Мировой потоп.… Когда это было? Очевидно, намного позже того, как огромные, вскипающие массы воды скрыли под собой Атлантиду. Вода на небе, вода на суши… Непревзойденный растворитель всего и вся… Вода – жизнь, вода – среда обитания… Серебряная вода… Водородная бомба… Н2О… Странные, беспокойные мысли одолевали Шалтая. За несколько десятков лет небо над Россией потемнело на 30% за счёт тучевых облаков. Вследствие беспрерывных дождей там, где им не следовало бы выпадать, в «голодном Поволжье», например, изменился климат. В степях стали произрастать растения, которые отродясь не росли на выжженных солнцем суглинках. На брошенных или несвоевременно обрабатываемых полях брал засилье синяк. На пустошах потянул свои бархатистые жёлтые стрелы коровяк скиптровидный, а донник – царь и бог суглинистых оврагов, обочин дорог и непригодных для пахоты почв, вдруг заполонил всё мыслимое и немыслимое пространство и уже цвёл не раз в четыре года, а каждый божий год! Все эти наблюдения у Шалтая фиксировались где-то в надчерепном пространстве, фиксировались сами по себе и не давали ему решительно никакого покоя. Доходило вплоть до галлюцинаций. Его то накрывало солёной волной, то он пожирался морскими улитками, то он воспарял над мировым океаном и улетал на другие планеты, то судорожно цеплялся за какие-то странные имена, которые отдалённо напоминали ему его настоящее имя. И всё водил, водил обмасленной кистью…

Рано или поздно «глюки» его покидали, и он, опустошённый и усталый, оказывался наедине с окружающей его действительностью: с разливами рек, с которыми ему необходимо было бороться. А боролся он с ними не щадя живота своего. Нет, не из-за страха, что когда-нибудь х. Шокин Блю окажется на дне морском и он, Шалтай, не успеет запечатлеть на холсте «Последний день Помпеи». Положительно не из-за того. Это было что-то внутри его, и, к тому же, слишком глубоко, чтобы дать развёрнутый анализ его поступков. Он не размышлял – он действовал!

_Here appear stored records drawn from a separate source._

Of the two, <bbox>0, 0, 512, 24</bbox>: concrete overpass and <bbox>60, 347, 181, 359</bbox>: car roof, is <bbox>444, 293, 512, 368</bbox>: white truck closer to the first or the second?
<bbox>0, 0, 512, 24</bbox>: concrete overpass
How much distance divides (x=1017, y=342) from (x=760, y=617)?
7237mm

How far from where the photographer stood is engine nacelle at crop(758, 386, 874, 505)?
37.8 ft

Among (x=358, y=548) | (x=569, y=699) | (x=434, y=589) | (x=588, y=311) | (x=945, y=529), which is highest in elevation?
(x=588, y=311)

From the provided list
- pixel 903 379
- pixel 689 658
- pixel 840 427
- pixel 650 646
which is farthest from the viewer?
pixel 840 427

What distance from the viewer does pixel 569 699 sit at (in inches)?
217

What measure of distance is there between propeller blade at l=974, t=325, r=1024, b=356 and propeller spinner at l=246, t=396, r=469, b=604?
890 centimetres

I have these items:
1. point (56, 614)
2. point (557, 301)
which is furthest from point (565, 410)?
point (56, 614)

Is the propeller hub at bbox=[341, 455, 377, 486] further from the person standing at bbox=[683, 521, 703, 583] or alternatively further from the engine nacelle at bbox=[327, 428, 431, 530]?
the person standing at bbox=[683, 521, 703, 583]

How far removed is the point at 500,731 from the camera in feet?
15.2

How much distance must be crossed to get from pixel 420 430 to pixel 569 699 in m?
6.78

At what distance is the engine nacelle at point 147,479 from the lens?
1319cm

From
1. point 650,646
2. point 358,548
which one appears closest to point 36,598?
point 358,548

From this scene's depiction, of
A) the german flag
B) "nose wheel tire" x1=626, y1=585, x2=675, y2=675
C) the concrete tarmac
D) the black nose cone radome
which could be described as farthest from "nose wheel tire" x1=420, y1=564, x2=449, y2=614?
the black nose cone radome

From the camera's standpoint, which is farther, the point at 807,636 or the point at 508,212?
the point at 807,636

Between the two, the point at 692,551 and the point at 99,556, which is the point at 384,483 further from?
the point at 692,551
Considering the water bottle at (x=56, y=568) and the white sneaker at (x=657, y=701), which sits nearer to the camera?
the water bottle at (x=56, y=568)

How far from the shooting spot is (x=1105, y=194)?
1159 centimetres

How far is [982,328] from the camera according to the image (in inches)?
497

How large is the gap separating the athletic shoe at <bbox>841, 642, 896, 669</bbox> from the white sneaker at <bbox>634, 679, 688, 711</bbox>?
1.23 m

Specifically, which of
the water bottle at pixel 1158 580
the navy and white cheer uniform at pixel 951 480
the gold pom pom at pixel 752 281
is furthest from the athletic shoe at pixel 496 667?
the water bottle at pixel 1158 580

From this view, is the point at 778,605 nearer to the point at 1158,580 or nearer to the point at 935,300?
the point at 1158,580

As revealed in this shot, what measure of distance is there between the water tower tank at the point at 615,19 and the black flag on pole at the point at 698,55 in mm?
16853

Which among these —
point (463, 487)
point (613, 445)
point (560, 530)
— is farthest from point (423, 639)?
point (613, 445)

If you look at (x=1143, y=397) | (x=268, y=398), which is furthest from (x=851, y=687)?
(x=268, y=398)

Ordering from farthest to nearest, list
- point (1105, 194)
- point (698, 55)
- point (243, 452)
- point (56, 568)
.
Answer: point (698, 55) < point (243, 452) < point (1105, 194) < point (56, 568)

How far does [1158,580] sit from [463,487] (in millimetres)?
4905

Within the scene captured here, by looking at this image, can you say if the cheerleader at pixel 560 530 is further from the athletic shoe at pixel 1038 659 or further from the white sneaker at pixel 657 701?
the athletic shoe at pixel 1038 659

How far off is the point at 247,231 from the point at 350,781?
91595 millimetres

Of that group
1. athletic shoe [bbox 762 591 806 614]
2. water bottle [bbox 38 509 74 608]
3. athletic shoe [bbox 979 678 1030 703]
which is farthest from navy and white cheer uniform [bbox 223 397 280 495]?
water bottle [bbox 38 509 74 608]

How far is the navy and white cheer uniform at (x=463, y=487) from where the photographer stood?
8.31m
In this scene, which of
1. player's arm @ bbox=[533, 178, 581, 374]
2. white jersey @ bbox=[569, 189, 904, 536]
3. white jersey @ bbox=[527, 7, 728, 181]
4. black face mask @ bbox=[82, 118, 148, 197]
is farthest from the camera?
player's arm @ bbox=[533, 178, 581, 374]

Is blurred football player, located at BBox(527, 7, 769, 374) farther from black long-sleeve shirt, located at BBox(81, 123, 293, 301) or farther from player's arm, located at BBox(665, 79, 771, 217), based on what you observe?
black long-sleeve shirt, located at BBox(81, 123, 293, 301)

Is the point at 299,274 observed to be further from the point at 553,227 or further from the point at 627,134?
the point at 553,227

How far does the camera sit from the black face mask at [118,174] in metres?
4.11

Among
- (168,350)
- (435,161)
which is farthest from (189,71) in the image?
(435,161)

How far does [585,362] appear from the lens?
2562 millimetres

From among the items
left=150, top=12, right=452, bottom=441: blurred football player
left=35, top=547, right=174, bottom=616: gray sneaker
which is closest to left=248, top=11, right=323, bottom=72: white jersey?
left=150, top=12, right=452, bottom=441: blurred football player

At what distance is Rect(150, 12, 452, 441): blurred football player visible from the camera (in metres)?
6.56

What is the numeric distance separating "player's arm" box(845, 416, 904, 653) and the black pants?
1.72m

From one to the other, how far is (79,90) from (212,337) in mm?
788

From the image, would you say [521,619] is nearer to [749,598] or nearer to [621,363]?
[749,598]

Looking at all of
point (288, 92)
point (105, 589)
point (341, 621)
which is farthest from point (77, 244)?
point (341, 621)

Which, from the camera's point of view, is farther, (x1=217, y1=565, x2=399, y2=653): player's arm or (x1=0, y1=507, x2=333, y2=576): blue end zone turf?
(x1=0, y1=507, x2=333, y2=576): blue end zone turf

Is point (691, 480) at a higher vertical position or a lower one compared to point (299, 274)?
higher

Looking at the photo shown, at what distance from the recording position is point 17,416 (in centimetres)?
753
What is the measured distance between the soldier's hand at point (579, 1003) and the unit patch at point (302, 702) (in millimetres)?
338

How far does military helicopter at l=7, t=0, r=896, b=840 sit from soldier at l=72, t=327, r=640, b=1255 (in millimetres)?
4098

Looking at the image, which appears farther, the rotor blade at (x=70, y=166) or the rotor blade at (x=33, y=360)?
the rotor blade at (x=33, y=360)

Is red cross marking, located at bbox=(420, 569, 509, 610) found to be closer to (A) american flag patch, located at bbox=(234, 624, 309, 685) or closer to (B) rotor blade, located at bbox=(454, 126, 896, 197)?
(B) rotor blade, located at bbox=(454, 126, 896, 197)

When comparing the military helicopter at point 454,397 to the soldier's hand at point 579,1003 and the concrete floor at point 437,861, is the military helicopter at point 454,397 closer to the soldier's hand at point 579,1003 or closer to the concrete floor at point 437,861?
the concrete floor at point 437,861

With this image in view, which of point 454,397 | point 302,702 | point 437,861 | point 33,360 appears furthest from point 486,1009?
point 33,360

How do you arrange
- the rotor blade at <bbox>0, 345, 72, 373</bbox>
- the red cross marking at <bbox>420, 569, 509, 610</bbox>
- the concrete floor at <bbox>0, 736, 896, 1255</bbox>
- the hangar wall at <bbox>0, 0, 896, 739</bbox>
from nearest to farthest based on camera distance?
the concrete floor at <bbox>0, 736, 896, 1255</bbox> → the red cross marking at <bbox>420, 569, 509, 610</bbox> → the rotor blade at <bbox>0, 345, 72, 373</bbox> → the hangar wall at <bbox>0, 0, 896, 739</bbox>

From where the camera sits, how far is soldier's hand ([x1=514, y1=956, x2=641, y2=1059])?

Глава местной администрации, господин Антипкин Валентин Васильевич, однажды громогласно заявил: «Шалтай – псих!» Мне, дескать, плевать, что к нему едут корреспонденты! Пусть он на деле докажет, что его изобретения по изыманию воды из близ лежащих прудов во время их поднятия не пустая затея. Пусть он возьмёт всю эту воду и разом выпьет! Вы представляете, что значит поставить очистительные фильтры на дамбах? Нет, вы этого не представляете! Не представляете, что значит открыть цех по разливу его, так называемой, структурированной воды! И вообще, почему он лезет именно ко мне, ко главе! Пусть идёт к фермерам, к предпринимателям каким-нибудь… (ибо колхозы и совхозы к этому времени исчезли с лица земли русской). Да и вообще, вода есть вода, и вода есть везде. Что уж он так бесится при мысли, что её станет чуток поболе? Жалкует, что в ней крепости нет, что она послабже самогонки будет? Ха-ха-ха-ха-ха!..

Но Шалтай не сдавался. Раз глава спускает на тормозах его инициативы, он пойдёт в народ! Народ, как ни странно, к инициативам Шалтая относился более сдержанно. Ему поддакивали, понимающе кивали головами, с любопытством заглядывали в глаза, сыпали пословицами и поговорками, а когда он уходил, неизменно крутили у виска. Так проявлялась народная мудрость…

Всё, что попадало в поле зрение Шалтая, служило прямым или косвенным средством достижения одной, но пламенной страсти – борьбе с водной стихией, как предвестнице глобальной мировой катастрофы, в частности второго мирового потопа. Ведь ещё в Библии сказано, в книге всех времён и народов: «Не плюй в колодец – вылетит, не поймаешь!» Но в Шокин Блю давно не рыли колодцев. А зачем, когда хутор фактически стоит на ключах? Четыре ключа бьют из-под Шокин, точно шампанское из бутылок, и так и подмывают шокинцев напрочь забыть про чёрные пыльные бури, про казахстанские суховеи и лесные пожары, спровоцированные одним беспощадным природным феноменом – засухой. А зачем, когда вода, она - вот она, черпай и тут же выливай «куды хошь», хошь на грядки, хошь кузятам, а хошь себе на голову, если шланги горят, а похмелиться нечем…



    - Шалтай, а Шалтай?

    - Чего тебе?

    - Почём ныне один баррель нефти на мировом рынке стоит?

    - Оно тебе надо?

    - Нефть – она ить не вода. Вона каки деньжищи за неё отваливают! А надысь в парламенте шум подняли, достояние народа, говорят, на всех скважины поделют, а доллары - кажному на счёт в банке, слышь, Шалтай?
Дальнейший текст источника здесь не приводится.